Goal of the exercise => Write out word for word the passage of the family car memoir below, from "DAD WOULDN’T EVER" up to and including "a Nash Ambassador.".

Text block =>
--- START ---

Years ago — make that decades ago — in a mellow living room
mood late at night, my friend Rusty began to reminisce about all
the cars he had owned. He was a California kid, and he had owned a
bunch of them, something like 30 by the time he was an equal number
of years old.
I started thinking about cars again more recently, when I asked
my mother if she still had the Kodachrome slides of our family’s
1956 automobile trip from Minnesota to Oregon. (She does, and we’re
going to have them transferred to a disc, because it’s history.
Hard to think of your own family that way, but that America is gone
now.) We made that trek in a Dodge sedan, the six of us, my mother
and father, my sister and I, and my maternal grandparents, whom we
stopped and picked up in Arlington, South Dakota.
It was my Dad’s first new car, and he ended up hating it. It
overheated again and again on the way west. We carried a canvas
water bag slung over the radiator cap, occasionally losing it and
having to double back on the road to find it. As a boy of eight, I
remember the back seat best. We had a barrel-sized Scotch cooler,
and there was plenty of room for it between front and back seats on
the floor; enough so I could sit on the cooler with leg room, like
a jump seat.
DAD WOULDN’T EVER BUY a Dodge-Chrysler-Plymouth again. With our
next family car, Dad reacted against the Dodge’s problems, and
bought a Nash Ambassador.
That car, I remember well. It sailed along the highway on cushy
springs. Bragging rights for the time, it got 20 miles per gallon,
mostly through being severely underpowered. It sure wasn’t
aerodynamics or compact size. The thing was a whale. Inside, the
seats made into a double bed, fully flat. The split backs in front
reclined all the way back. There, they rested on L-shaped
rubber-coated metal braces mounted in the front of the back
seat.
We used it, too. Mom made it up with sheets and everything. My
parents parked the Nash in my grandparents’ yard and slept there
when big family get-togethers overflowed the house. It used to
tickle me to see my Dad in his pajamas, padding across the grass
with his toothbrush to the back porch steps in the morning.
DAD GOT SUCCESSFUL FAST in the sixties, so we got a new house and
two new cars in fairly short order by 1963 and 1964. We had started
buying cars from my mother’s uncle Orlund, a confident,
glad-handing Scotch drinker who sold Oldsmobiles from a Minneapolis
dealership. We had had an Olds 98 after the Nash, a car notable
mainly for the recessed hexagon pattern of foam on its roof lining,
irresistible to a child’s thrusting finger.
Now, with the new house, the new neighborhood, and the job
working out, Dad’s car purchases bloomed. For just about the only
time in his life, he did something stylish. He bought an Oldsmobile
Starfire convertible for himself, red with white upholstery, a
jazzy sleek car free of the whale-like encumbrances of the design
era we had just left. And for Mom, her first ever car of her own,
Dad and Orlund found a car that still resonates in American
automotive history: A 1963 Lincoln Continental sedan, the one with
the so-called “suicide doors” (hinged at the rear) for the back
seat. The 1965 model is pictured here. A year old, it was powder blue with powder blue
tuck and roll leather upholstery. At that time, Road &
Track used to include the Continental on its list of “The Ten
Best Cars in the World.” Everybody in America of a certain age
knows the model. President Kennedy was riding in one, the
convertible version, that day in Dallas.

--- END ---

Collected data entries
--- START ---

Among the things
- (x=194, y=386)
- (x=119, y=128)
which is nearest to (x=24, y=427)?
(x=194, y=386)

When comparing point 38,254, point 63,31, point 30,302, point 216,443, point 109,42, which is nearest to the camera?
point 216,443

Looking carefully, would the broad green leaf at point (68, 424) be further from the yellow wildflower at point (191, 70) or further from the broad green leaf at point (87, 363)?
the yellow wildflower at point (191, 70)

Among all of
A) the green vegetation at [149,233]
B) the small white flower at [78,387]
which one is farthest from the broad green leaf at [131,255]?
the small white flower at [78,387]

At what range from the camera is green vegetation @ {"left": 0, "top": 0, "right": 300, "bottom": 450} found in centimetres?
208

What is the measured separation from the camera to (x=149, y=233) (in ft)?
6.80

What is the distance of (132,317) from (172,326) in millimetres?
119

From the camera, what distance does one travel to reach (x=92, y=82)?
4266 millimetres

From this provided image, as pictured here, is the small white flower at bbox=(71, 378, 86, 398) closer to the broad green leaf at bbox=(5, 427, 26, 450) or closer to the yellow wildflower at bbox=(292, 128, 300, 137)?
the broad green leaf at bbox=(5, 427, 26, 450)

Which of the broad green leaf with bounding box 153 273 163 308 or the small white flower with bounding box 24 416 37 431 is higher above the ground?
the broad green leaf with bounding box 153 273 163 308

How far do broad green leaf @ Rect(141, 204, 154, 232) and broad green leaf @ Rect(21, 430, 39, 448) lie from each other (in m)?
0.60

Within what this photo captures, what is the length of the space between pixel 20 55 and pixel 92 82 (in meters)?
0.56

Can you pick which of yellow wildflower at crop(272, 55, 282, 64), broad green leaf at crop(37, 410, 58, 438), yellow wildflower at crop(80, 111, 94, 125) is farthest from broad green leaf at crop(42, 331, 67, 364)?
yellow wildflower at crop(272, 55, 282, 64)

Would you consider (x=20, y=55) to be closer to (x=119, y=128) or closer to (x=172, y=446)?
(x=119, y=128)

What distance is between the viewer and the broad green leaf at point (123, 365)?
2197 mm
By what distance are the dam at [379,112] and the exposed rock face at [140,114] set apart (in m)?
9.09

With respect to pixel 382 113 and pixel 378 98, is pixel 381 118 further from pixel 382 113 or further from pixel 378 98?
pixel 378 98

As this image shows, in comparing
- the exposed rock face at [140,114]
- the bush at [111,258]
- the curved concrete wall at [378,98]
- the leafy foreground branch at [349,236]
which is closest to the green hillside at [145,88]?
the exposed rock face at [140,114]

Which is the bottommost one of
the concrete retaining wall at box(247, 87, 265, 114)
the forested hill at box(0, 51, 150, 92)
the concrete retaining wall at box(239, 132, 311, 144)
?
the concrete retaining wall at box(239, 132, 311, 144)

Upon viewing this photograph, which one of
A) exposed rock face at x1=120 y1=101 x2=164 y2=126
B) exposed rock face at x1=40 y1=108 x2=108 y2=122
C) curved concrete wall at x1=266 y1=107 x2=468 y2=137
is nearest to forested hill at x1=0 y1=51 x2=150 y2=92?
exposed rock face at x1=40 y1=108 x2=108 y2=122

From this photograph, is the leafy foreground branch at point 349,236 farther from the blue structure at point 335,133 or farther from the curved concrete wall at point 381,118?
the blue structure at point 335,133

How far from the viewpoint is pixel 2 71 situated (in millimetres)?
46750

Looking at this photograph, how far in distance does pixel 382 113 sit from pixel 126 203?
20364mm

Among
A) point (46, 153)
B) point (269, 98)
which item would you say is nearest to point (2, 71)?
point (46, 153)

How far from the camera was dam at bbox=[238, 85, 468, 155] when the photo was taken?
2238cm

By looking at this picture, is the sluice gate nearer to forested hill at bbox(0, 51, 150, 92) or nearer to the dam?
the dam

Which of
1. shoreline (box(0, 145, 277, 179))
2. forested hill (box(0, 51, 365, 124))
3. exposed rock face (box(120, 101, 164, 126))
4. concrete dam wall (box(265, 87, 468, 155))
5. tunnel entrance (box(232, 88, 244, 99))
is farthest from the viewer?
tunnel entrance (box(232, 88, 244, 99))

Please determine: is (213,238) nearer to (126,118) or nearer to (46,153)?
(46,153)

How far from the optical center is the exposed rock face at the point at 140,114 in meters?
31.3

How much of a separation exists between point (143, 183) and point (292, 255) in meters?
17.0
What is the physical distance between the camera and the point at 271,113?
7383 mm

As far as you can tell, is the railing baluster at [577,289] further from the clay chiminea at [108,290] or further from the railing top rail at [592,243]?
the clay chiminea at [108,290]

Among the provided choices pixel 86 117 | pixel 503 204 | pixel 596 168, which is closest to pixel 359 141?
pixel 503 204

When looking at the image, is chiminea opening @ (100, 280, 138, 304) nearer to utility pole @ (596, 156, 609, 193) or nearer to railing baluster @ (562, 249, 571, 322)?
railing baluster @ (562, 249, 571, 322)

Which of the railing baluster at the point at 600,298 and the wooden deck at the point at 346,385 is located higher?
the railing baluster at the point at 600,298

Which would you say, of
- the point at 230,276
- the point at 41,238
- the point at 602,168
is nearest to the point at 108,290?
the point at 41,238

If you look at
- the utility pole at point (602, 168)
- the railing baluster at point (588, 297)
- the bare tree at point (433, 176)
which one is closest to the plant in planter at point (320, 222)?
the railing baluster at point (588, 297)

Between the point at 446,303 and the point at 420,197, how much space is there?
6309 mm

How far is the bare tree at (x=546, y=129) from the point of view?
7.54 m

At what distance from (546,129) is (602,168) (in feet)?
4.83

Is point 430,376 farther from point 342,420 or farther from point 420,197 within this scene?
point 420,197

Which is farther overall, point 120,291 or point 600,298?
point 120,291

--- END ---

Exercise response =>
DAD WOULDN’T EVER BUY a Dodge-Chrysler-Plymouth again. With our
next family car, Dad reacted against the Dodge’s problems, and
bought a Nash Ambassador.